WHAT IS EXPECTED :: Please give the whole listing again exactly, without any of its pictures.
### SOURCE MATERIAL ###
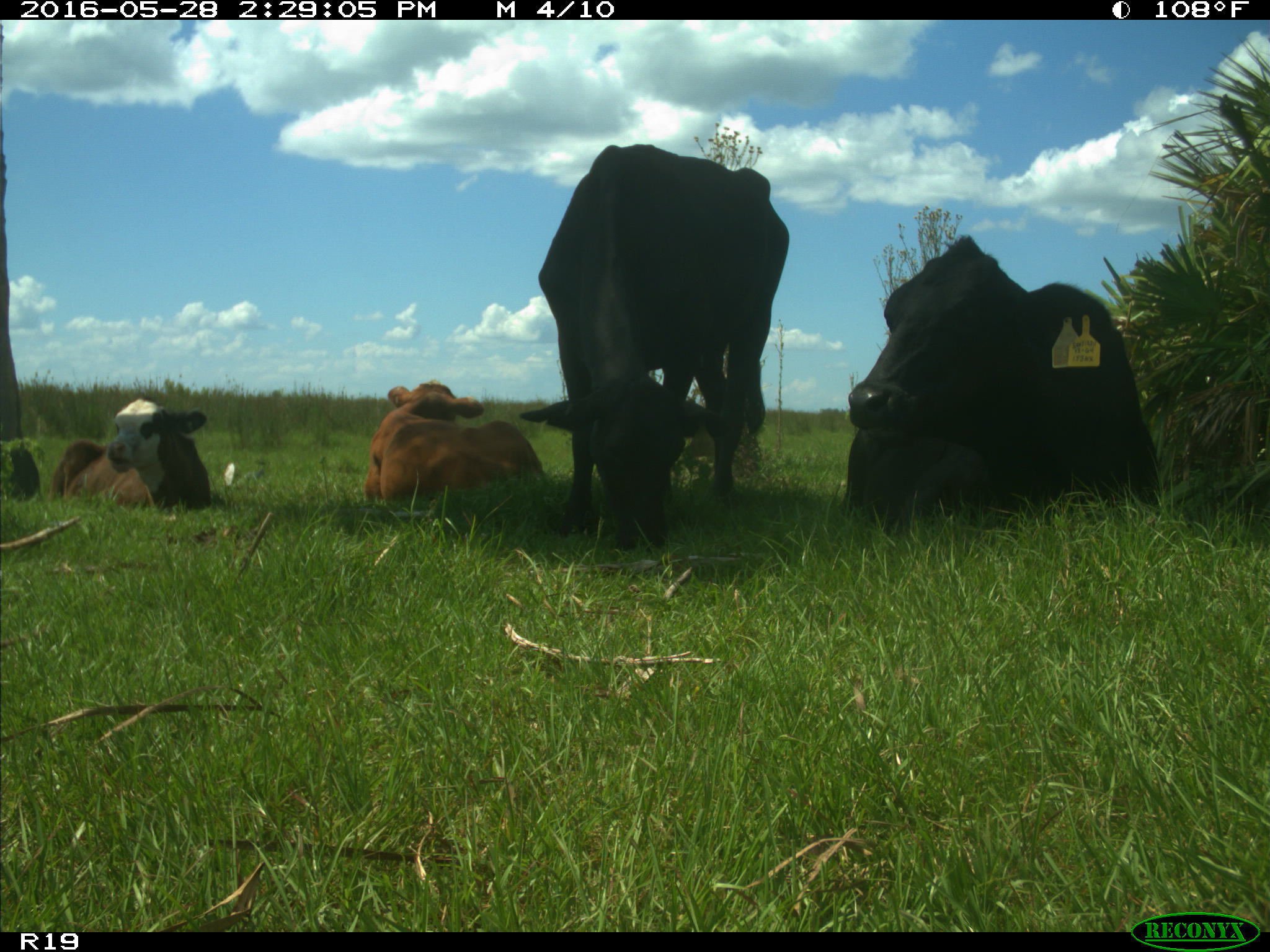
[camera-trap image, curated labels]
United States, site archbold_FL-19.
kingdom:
###
FINAL ANSWER ::
[camera-trap image, curated labels]
United States, site archbold_FL-19.
kingdom:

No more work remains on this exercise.